__Passage présenté__
Quand donc notre âme sera-t-elle libre ? Ici, comme ailleurs, Plotin parle avec puissance et assurance, sa réponse se fait bien affirmative, bien ferme : c’est la première description magnifique de la liberté à la fin du traité 3, Sur le destin : « Mais chaque fois qu’elle se règle, dans l’une de ses tendances, sur la raison pure et détachée des passions qui lui est appropriée, c’est de cette tendance, et de cette tendance seulement, qu’il faut dire qu’elle est en notre pouvoir, c’est-à-dire qu’elle est volontaire » (Traité 3, 9 ; Enn. III, 1,9). Dans un système de pensée où la nécessité naturelle triomphe, Plotin fait de la liberté une analyse qui dépasse celle de ses devanciers. Il affirme à la fois la liberté et un ordre général auquel rien n’échappe : nous osons parler de libre nécessité. Voilà le problème. Pour Plotin, la nécessité ne se réduit pas aux déterminismes du monde matériel. Les âmes incarnées peuvent se situer différemment par rapport aux conditionnements possibles : « […] quand il s’agit de leurs actions propres, elles ont le pouvoir de s’appartenir à elles-mêmes ; elles vivent d’après une loi autre que le destin, d’après la loi qui embrasse tous les êtres, et elles s’y donnent toutes » (Enn. IV, 3,15). L’être humain, contrairement aux bêtes, a un principe de liberté[20] : ce ne sont pas les circonstances qui créent son bonheur ; mais, par ses propres choix, il est responsable de sa destinée. Plotin peut donc rejeter le rigide déterminisme psychologique (Enn. III, 1,4 et 7 ; 3,2 ; IV, 3,7).

Par contre, Plotin semble accueillir l’idée d’un déterminisme intérieur. Les âmes incarnées portent en elles la loi universelle ; elles l’intériorisent, l’utilisent et l’accomplissent. Voici le passage auquel nous avons déjà fait allusion dans les pages précédentes concernant la descente des âmes : « Cette loi universelle est innée dans chacun des individus ; elle ne tire pas d’ailleurs que des individus la force de s’accomplir ; elle a été donnée aux individus et chacun d’eux l’utilise […] ; des âmes individuelles accomplissent la loi, parce qu’elles la portent en elles ; elles en ont la force, parce que cette loi, logée en elles, pèse en quelque sorte sur elles et leur donne le désir douloureux d’aller où elle leur dit intérieurement d’aller » (Enn. IV, 3,13). Cette loi universelle, loin d’écraser les âmes, les stimule dans leur désir d’action. Avec elle et grâce à elle, peut-on dire avec Joseph Combès, les âmes sont rendues dans un régime éthique de la libération ; l’exigence spirituelle l’intériorise (attitude stoïcienne) et la relativise en même temps (attitude plotinienne) ; et la liberté la prend comme une médiation pour se réaliser en se limitant elle-même[21]. Par ailleurs, dans le champ de la liberté, la nécessité des actions se double de la responsabilité et de la décision. « Il faut que chacun reste distinct, qu’il y ait des actions et des pensées à nous, et que les actions de chacun, belles ou laides, viennent bien de chacun d’entre nous » (Traité 3, 4 ; Enn. III, 1,4). Ce qui est à notre pouvoir ne doit pas être une formule vide. Défendant la liberté de l’action raisonnable, Plotin dit que l’acte manifeste toujours et partout la puissance qui sans lui resterait cachée et invisible et que l’on est émerveillé des richesses intérieures d’un être en voyant la variété et la beauté de ses oeuvres extérieures (Enn. IV, 8,5). Ce point de vue trouvera un écho dans L’Action (1893) de Maurice Blondel.

__Énoncé rédigé__
Répondez brièvement aux questions suivantes sur le passage consacré à Plotin.
1. Quel traité porte le titre « Sur le destin » ?
2. Selon le passage, de quoi l'être humain dispose-t-il, contrairement aux bêtes ?
3. Quel ouvrage de Maurice Blondel est mentionné, et en quelle année a-t-il paru ?

__Lignes de données__
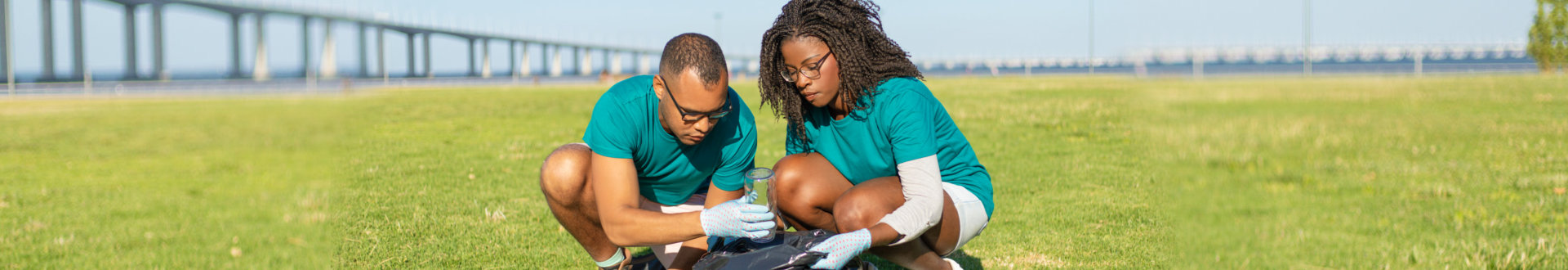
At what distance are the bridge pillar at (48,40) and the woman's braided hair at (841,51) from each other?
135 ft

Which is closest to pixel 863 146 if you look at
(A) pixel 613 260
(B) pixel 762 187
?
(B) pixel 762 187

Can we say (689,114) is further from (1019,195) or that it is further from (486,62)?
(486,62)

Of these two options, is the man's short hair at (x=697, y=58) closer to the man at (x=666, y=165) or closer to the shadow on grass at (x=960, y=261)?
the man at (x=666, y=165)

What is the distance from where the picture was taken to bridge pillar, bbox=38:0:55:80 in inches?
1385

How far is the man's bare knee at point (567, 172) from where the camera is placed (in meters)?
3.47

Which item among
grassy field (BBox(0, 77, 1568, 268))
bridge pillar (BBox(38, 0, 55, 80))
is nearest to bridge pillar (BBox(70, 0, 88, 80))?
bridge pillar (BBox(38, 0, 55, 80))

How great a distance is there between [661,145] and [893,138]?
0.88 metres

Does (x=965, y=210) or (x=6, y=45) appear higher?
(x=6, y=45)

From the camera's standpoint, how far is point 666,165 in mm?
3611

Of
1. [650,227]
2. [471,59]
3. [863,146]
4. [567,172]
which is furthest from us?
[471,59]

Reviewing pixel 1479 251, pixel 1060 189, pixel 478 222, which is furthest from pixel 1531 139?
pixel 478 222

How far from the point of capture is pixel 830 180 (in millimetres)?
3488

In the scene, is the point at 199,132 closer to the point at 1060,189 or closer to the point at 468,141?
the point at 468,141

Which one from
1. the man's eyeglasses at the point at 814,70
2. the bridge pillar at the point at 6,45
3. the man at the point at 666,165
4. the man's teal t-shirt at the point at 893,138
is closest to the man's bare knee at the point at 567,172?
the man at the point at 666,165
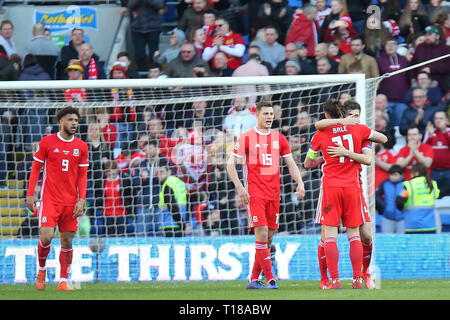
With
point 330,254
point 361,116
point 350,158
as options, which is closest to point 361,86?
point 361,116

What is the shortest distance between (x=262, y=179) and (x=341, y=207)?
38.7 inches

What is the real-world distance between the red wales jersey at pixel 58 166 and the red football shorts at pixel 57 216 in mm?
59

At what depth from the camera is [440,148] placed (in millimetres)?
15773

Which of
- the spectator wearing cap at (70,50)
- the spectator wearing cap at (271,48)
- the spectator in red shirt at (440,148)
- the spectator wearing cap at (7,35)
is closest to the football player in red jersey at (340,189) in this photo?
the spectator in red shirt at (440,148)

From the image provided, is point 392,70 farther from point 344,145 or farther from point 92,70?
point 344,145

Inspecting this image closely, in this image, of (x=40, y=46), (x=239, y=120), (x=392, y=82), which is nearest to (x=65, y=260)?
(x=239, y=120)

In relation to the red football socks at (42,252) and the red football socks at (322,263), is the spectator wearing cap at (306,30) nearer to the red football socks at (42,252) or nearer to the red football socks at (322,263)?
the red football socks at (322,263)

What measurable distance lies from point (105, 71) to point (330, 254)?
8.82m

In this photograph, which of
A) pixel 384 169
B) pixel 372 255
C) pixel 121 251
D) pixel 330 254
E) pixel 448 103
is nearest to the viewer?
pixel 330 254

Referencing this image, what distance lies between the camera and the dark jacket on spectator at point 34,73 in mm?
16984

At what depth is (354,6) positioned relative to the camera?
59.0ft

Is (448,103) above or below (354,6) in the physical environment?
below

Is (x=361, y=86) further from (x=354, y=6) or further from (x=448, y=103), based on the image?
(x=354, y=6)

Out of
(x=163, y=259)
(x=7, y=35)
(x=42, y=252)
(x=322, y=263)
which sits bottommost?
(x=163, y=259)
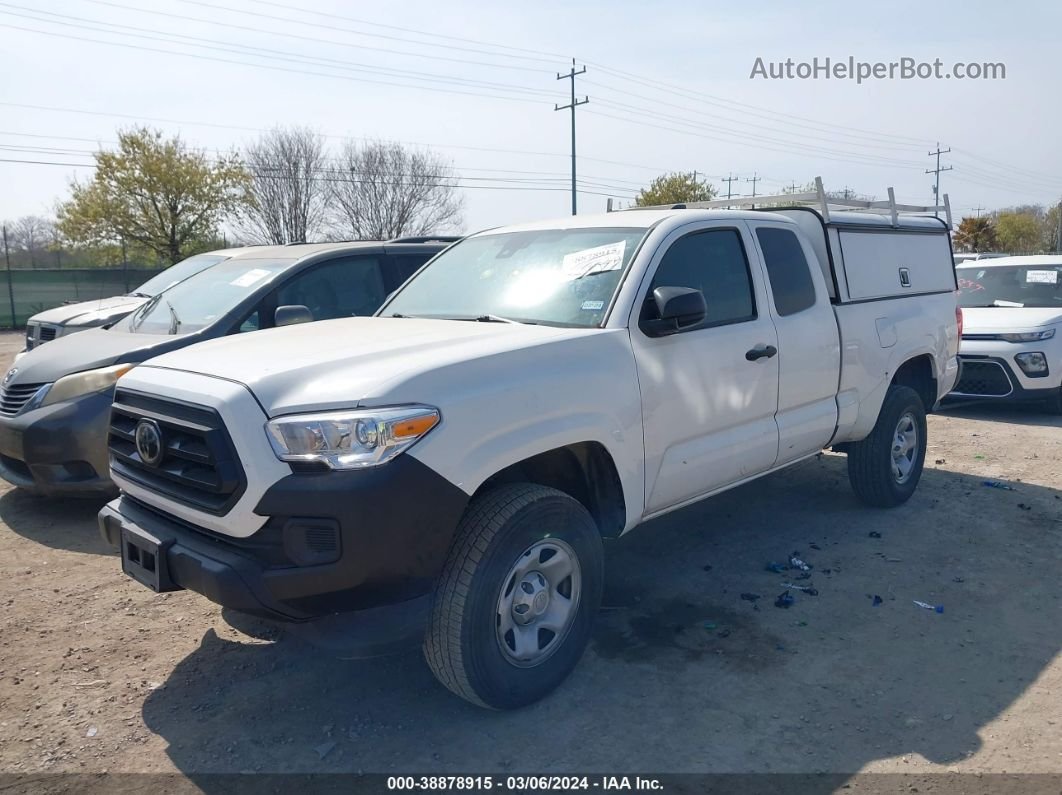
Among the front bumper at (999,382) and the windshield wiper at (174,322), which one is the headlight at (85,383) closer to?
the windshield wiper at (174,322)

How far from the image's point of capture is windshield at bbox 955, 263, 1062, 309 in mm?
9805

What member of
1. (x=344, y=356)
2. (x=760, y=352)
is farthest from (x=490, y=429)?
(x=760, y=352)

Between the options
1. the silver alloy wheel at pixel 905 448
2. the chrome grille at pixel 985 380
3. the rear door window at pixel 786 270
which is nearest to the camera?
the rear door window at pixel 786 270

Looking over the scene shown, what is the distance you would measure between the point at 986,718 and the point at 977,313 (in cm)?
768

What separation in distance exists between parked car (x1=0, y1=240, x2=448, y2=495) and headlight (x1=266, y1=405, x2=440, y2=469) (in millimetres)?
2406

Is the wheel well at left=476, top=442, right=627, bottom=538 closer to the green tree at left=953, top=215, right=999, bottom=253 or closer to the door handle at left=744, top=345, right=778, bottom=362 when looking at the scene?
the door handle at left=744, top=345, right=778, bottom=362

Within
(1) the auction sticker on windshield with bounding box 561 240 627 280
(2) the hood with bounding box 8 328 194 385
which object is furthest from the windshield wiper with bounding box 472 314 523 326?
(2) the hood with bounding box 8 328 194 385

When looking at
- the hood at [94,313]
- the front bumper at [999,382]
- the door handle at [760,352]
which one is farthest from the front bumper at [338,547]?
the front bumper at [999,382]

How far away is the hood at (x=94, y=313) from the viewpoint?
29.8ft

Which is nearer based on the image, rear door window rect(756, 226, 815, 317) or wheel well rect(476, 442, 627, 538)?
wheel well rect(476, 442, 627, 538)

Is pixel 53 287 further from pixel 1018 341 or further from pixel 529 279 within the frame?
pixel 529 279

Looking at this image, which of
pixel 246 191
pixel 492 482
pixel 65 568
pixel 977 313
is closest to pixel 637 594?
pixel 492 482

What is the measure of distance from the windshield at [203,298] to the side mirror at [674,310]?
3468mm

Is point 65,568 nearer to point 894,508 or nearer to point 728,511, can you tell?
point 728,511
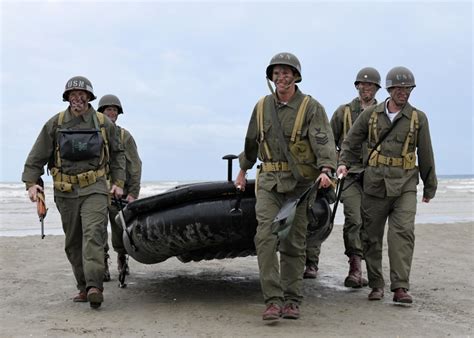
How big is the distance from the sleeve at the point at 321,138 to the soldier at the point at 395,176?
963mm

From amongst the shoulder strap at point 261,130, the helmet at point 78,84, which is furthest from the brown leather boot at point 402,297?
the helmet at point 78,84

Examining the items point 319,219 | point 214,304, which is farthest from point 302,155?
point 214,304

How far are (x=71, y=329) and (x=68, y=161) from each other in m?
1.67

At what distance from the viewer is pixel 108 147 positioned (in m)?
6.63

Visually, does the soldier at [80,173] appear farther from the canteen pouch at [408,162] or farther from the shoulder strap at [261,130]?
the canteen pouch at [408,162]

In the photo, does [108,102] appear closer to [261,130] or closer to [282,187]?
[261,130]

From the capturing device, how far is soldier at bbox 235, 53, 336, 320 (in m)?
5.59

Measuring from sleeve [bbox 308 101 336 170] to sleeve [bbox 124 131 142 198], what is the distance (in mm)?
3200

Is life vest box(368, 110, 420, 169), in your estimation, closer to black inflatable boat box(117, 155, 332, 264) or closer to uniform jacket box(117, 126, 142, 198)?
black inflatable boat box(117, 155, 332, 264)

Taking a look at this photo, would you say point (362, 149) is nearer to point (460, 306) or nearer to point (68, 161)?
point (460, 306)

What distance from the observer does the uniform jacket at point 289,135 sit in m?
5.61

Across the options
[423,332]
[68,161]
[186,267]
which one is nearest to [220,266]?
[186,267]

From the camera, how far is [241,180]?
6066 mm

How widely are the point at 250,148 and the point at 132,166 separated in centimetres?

__Réponse exacte__
1. Le traité 3.
2. D'un principe de liberté.
3. L'Action, paru en 1893.